Exercise prompt: Update the data starting at the line that contains "Is the red embroidered" and ending at the line that contains "1.77 meters" by changing "woman in traditional dress" to "woman in folk costume", with nothing else altered. Return only those lines.

Supplied data:
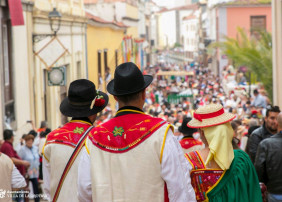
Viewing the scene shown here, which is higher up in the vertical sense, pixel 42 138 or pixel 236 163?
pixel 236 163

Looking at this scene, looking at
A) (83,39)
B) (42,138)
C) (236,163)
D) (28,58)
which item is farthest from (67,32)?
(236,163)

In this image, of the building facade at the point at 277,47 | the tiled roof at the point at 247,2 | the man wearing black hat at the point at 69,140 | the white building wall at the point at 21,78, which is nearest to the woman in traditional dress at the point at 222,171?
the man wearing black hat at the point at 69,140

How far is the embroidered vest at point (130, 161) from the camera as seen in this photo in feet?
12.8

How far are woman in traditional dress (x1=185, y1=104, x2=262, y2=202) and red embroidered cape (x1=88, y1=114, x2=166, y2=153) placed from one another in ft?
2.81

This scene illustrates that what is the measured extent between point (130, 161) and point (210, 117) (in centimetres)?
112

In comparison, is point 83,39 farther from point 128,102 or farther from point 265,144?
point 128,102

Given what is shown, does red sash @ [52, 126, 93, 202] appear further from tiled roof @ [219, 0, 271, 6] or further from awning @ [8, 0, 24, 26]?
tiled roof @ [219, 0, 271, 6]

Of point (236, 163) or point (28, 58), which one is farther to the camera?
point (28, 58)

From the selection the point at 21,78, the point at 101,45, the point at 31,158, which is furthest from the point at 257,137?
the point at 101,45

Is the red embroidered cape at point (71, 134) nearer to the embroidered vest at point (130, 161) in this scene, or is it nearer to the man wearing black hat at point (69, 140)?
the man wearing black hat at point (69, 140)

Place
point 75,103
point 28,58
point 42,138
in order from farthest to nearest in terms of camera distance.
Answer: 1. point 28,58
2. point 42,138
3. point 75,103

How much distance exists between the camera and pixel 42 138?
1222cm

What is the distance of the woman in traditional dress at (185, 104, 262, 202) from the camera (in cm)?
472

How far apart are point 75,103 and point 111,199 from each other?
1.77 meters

==

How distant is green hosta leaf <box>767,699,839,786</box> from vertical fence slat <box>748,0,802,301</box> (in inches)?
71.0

==

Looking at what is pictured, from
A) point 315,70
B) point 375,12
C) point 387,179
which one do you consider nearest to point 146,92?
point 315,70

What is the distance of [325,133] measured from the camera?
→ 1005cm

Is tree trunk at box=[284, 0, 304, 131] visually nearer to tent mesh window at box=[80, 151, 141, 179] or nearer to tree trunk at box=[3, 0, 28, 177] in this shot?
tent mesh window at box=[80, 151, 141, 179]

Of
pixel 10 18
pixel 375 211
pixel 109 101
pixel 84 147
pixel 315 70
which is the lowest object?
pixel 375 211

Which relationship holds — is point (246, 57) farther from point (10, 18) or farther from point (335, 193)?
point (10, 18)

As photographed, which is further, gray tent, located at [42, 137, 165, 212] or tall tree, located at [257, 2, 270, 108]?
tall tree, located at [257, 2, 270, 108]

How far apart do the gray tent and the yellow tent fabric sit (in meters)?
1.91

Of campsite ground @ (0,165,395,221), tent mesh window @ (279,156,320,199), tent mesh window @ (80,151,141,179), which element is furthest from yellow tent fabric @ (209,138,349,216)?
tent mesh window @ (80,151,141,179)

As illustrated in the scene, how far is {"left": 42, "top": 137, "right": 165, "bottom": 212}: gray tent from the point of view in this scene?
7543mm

Solution for this problem:
Is the red embroidered cape at point (71, 134) nearer to the embroidered vest at point (130, 161) in this scene, or is it nearer to the man wearing black hat at point (69, 140)?
the man wearing black hat at point (69, 140)

Place
point 75,103
point 28,58
point 42,138
in order from farthest to nearest in terms of camera distance.
Answer: 1. point 28,58
2. point 42,138
3. point 75,103

How much distance exists between the camera and pixel 42 138?
1222cm

What is the distance of the woman in folk costume at (185, 104, 262, 202) from the camera (in cm)?
472

How far apart are point 75,103 and point 111,199 from each other?
1.77 meters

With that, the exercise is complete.